### Excerpted passage
__________
Downtown Business Districts Mine 2008 Recession for Tips on Office Rebound
Office landlords can look to the 2008 recession for lessons on how to save downtown business districts that have been decimated by the pandemic, according to a new report from the Brookings Institute.
Remote work has left downtown office buildings abandoned — in Downtown Washington, D.C., only nine percent of office space was occupied by workers as of February, the report noted. A lack of office workers — which occupy the majority of real estate in the downtowns of the 30 largest U.S. metropolitan areas — has disrupted the downtown food chain, impacting everything from local businesses to tax revenues.
“The one thing we can be sure of is that, as we make progress containing the pandemic, 100 percent of office workers are not coming back all the time,” Tracy Hadden Loh, a fellow at Brookings’ Metropolitan Policy Program, told Commercial Observer. “There absolutely will be weakening office demand and we are already seeing signs that that’s happening.”
__________
### Task description
Rewrite the article on downtown office districts between "Remote work has" and "to tax revenues.", inclusive, substituting "Telecommuting" for "Remote work".
__________
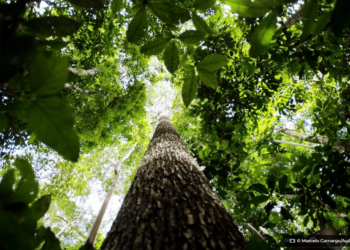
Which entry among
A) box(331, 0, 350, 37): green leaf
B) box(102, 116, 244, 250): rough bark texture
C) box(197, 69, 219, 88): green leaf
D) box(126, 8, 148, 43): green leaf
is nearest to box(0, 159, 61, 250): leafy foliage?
box(102, 116, 244, 250): rough bark texture

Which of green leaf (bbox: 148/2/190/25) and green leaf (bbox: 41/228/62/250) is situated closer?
green leaf (bbox: 41/228/62/250)

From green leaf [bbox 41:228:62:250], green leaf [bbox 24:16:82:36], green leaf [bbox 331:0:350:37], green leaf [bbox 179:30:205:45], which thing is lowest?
green leaf [bbox 41:228:62:250]

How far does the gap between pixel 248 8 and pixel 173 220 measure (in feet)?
3.66

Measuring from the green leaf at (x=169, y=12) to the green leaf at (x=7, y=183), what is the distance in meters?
0.84

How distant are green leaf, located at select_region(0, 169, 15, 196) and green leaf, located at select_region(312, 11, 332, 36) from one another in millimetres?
1183

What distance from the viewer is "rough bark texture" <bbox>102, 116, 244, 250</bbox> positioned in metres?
0.89

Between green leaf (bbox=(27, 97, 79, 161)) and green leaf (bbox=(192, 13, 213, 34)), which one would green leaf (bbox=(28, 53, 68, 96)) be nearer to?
green leaf (bbox=(27, 97, 79, 161))

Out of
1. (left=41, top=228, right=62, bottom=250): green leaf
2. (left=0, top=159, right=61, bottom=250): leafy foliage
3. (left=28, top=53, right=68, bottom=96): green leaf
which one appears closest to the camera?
(left=28, top=53, right=68, bottom=96): green leaf

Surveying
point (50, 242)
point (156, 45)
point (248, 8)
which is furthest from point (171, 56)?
point (50, 242)

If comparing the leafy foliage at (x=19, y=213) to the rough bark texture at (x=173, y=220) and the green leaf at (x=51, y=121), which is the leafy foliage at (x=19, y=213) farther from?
the rough bark texture at (x=173, y=220)

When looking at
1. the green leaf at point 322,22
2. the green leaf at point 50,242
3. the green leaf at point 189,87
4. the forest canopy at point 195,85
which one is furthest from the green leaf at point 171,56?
the green leaf at point 50,242

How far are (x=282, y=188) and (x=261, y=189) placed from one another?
194mm

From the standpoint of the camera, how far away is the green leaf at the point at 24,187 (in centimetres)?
54

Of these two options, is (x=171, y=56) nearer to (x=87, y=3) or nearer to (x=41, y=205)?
(x=87, y=3)
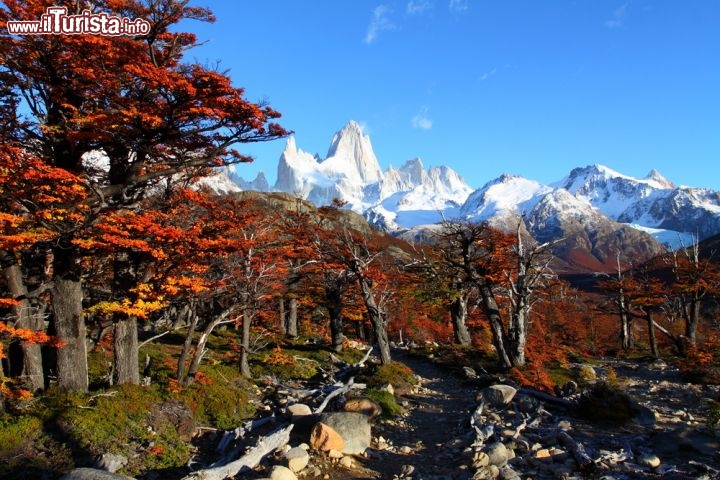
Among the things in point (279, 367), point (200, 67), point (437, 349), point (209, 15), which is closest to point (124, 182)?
point (200, 67)

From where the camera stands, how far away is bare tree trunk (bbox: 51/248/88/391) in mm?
14898

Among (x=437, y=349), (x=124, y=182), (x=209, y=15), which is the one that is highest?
(x=209, y=15)

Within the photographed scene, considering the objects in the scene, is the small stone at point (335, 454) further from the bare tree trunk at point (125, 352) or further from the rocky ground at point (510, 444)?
the bare tree trunk at point (125, 352)

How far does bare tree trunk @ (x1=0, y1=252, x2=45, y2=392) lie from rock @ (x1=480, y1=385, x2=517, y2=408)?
16.5 meters

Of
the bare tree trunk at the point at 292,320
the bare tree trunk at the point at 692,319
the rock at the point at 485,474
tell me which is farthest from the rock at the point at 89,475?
the bare tree trunk at the point at 692,319

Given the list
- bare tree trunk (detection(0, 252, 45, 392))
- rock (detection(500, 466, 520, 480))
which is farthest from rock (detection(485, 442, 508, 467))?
bare tree trunk (detection(0, 252, 45, 392))

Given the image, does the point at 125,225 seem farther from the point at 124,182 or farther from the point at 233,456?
the point at 233,456

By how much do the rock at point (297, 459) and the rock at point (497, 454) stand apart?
4.90 meters

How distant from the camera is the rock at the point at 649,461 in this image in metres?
10.6

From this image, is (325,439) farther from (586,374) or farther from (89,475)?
(586,374)

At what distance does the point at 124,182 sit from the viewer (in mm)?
16047

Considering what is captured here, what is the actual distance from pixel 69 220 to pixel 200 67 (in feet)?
21.4

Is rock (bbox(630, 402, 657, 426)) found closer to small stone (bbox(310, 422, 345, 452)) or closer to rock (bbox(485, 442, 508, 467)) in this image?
rock (bbox(485, 442, 508, 467))

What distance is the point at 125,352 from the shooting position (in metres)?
16.6
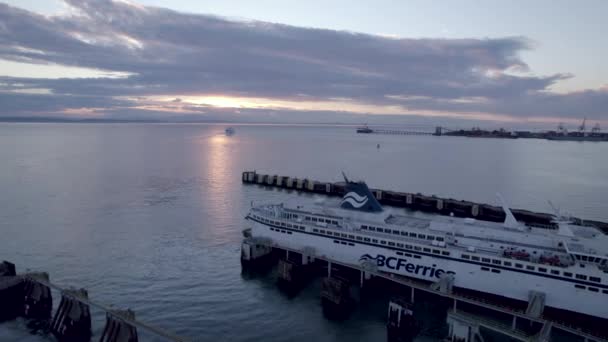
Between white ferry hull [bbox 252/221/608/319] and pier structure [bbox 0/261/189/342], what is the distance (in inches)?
661

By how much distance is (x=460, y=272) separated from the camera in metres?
31.4

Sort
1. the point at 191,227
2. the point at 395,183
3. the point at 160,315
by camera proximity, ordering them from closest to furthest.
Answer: the point at 160,315
the point at 191,227
the point at 395,183

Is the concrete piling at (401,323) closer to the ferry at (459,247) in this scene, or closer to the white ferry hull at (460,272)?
the ferry at (459,247)

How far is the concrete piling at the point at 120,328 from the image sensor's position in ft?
77.0

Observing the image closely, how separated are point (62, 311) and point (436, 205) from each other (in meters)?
55.0

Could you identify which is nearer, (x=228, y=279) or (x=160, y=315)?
(x=160, y=315)

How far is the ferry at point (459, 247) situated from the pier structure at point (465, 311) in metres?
0.84

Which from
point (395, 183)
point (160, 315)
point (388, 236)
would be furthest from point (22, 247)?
point (395, 183)

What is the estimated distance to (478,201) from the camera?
230 ft

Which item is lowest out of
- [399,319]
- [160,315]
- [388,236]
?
[160,315]

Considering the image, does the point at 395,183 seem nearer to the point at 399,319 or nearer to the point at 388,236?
the point at 388,236

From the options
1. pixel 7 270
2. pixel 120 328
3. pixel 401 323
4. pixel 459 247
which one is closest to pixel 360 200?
pixel 459 247

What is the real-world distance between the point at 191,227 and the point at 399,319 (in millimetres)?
A: 33182

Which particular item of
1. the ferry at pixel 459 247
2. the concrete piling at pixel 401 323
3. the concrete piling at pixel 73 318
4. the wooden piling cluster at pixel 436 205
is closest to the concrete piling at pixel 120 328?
the concrete piling at pixel 73 318
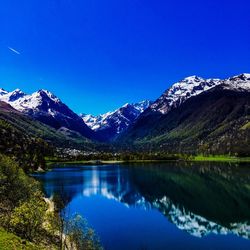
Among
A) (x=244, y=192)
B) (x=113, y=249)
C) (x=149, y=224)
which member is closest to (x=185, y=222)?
(x=149, y=224)

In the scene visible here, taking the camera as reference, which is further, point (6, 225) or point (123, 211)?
point (123, 211)

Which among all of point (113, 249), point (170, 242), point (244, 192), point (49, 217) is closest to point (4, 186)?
point (49, 217)

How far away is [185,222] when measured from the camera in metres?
110

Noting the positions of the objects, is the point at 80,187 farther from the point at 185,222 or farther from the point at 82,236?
the point at 82,236

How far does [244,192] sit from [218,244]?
323ft

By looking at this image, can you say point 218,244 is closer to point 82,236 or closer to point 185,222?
point 185,222

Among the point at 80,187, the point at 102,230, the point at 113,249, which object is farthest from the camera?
the point at 80,187

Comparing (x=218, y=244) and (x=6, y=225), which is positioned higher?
(x=6, y=225)

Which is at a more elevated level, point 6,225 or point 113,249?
point 6,225

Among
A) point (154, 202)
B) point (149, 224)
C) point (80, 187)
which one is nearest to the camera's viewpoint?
point (149, 224)

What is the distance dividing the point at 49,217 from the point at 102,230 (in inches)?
1043

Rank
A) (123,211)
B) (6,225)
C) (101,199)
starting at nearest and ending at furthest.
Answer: (6,225) → (123,211) → (101,199)

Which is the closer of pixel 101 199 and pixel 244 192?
pixel 101 199

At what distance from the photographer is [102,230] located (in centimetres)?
9619
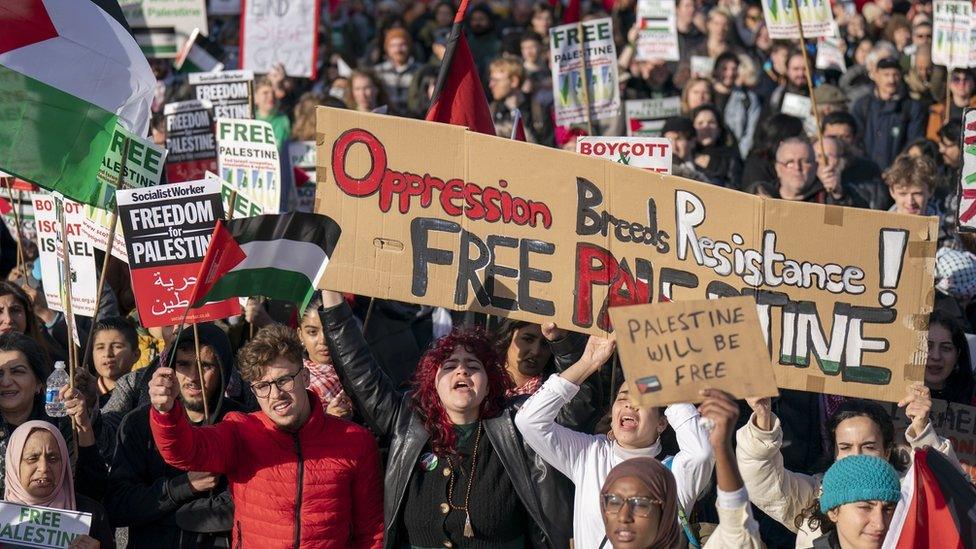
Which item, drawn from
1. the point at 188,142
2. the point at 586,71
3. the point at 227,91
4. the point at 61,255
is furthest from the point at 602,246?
the point at 586,71

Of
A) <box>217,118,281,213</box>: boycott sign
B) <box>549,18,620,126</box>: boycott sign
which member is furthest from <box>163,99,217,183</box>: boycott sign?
<box>549,18,620,126</box>: boycott sign

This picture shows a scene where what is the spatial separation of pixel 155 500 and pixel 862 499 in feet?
9.47

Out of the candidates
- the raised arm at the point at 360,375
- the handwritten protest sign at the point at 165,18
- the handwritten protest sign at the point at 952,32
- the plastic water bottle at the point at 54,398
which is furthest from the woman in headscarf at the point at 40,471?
the handwritten protest sign at the point at 952,32

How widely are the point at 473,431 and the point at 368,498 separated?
0.50 meters

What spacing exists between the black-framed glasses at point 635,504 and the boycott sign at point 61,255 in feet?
13.3

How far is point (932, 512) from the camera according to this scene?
498 cm

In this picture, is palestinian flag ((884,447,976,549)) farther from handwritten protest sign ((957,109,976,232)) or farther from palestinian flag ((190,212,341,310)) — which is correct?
palestinian flag ((190,212,341,310))

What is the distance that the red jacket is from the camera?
5.96 meters

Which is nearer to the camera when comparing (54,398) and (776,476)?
(776,476)

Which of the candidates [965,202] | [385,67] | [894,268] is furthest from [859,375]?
[385,67]

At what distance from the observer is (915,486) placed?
5.00 meters

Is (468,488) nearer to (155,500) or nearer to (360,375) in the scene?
(360,375)

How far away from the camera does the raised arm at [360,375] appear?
6.19 m

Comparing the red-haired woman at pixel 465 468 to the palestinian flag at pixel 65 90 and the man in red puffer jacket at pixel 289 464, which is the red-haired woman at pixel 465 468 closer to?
the man in red puffer jacket at pixel 289 464
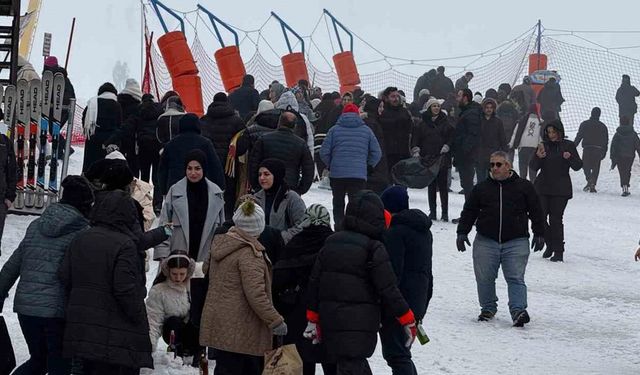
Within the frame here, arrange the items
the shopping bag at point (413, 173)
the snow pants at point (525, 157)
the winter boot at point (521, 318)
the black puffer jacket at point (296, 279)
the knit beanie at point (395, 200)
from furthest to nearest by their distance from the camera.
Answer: the snow pants at point (525, 157) < the shopping bag at point (413, 173) < the winter boot at point (521, 318) < the knit beanie at point (395, 200) < the black puffer jacket at point (296, 279)

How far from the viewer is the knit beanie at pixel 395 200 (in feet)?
27.2

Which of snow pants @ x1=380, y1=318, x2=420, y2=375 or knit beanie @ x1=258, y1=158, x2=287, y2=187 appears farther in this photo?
knit beanie @ x1=258, y1=158, x2=287, y2=187

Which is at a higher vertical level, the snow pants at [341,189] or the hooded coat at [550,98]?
the hooded coat at [550,98]

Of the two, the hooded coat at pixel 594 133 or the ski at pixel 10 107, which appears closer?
the ski at pixel 10 107

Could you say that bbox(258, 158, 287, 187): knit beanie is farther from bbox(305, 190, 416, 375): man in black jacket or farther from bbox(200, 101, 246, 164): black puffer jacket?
bbox(200, 101, 246, 164): black puffer jacket

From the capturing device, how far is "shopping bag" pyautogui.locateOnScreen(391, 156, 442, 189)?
55.3 feet

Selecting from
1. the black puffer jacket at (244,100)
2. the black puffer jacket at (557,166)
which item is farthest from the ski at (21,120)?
the black puffer jacket at (244,100)

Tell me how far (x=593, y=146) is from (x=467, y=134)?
20.3 feet

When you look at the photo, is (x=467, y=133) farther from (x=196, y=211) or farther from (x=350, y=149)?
(x=196, y=211)

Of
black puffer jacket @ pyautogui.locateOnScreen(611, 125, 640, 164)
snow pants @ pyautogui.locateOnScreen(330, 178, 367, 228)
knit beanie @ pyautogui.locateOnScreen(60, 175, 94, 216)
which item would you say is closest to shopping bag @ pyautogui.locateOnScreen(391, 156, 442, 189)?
snow pants @ pyautogui.locateOnScreen(330, 178, 367, 228)

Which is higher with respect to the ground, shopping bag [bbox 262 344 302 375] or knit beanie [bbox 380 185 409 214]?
knit beanie [bbox 380 185 409 214]

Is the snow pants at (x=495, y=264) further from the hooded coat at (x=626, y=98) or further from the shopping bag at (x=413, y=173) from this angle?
the hooded coat at (x=626, y=98)

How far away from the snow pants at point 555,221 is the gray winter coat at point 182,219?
662 centimetres

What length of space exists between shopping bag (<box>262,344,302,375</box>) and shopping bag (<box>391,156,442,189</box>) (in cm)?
955
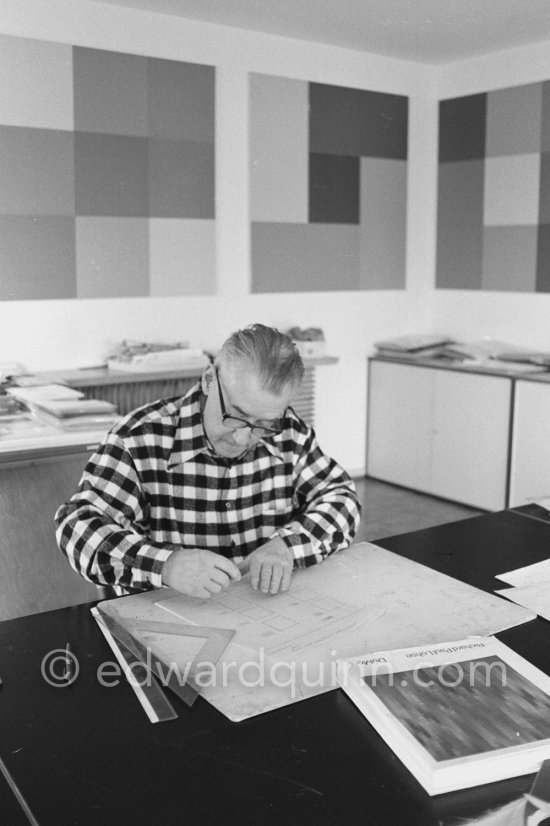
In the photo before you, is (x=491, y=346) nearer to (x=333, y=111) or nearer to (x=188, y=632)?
(x=333, y=111)

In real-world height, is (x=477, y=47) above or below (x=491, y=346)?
above

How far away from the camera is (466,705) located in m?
1.21

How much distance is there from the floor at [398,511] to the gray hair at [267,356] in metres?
2.61

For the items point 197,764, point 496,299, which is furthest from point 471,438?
point 197,764

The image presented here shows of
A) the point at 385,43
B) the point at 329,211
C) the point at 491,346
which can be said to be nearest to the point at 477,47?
the point at 385,43

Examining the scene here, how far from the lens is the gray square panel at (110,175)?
13.6ft

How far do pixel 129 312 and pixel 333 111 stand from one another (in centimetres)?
167

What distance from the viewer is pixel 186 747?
114 cm

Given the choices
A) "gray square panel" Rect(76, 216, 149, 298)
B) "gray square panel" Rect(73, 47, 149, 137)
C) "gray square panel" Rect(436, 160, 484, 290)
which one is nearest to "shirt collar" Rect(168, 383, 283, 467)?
"gray square panel" Rect(76, 216, 149, 298)

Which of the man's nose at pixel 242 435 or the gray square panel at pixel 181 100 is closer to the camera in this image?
the man's nose at pixel 242 435

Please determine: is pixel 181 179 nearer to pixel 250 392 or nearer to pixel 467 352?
pixel 467 352

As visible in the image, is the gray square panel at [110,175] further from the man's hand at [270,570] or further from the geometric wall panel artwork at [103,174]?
the man's hand at [270,570]

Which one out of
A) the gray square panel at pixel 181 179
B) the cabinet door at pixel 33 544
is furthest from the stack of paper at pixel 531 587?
the gray square panel at pixel 181 179

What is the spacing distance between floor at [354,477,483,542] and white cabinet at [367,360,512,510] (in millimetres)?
65
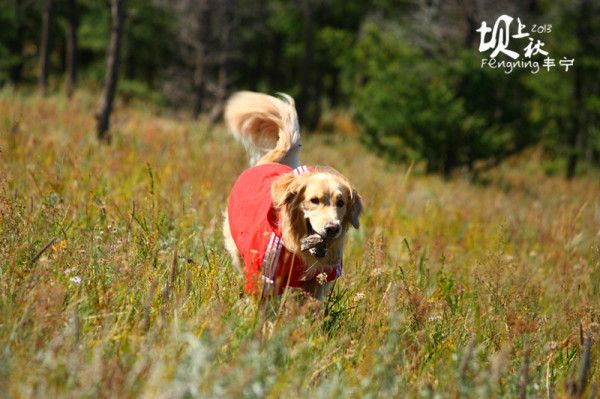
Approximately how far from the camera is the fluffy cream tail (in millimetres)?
4410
__________
### Exercise solution
Telecommuting has left downtown office buildings abandoned — in Downtown Washington, D.C., only nine percent of office space was occupied by workers as of February, the report noted. A lack of office workers — which occupy the majority of real estate in the downtowns of the 30 largest U.S. metropolitan areas — has disrupted the downtown food chain, impacting everything from local businesses to tax revenues.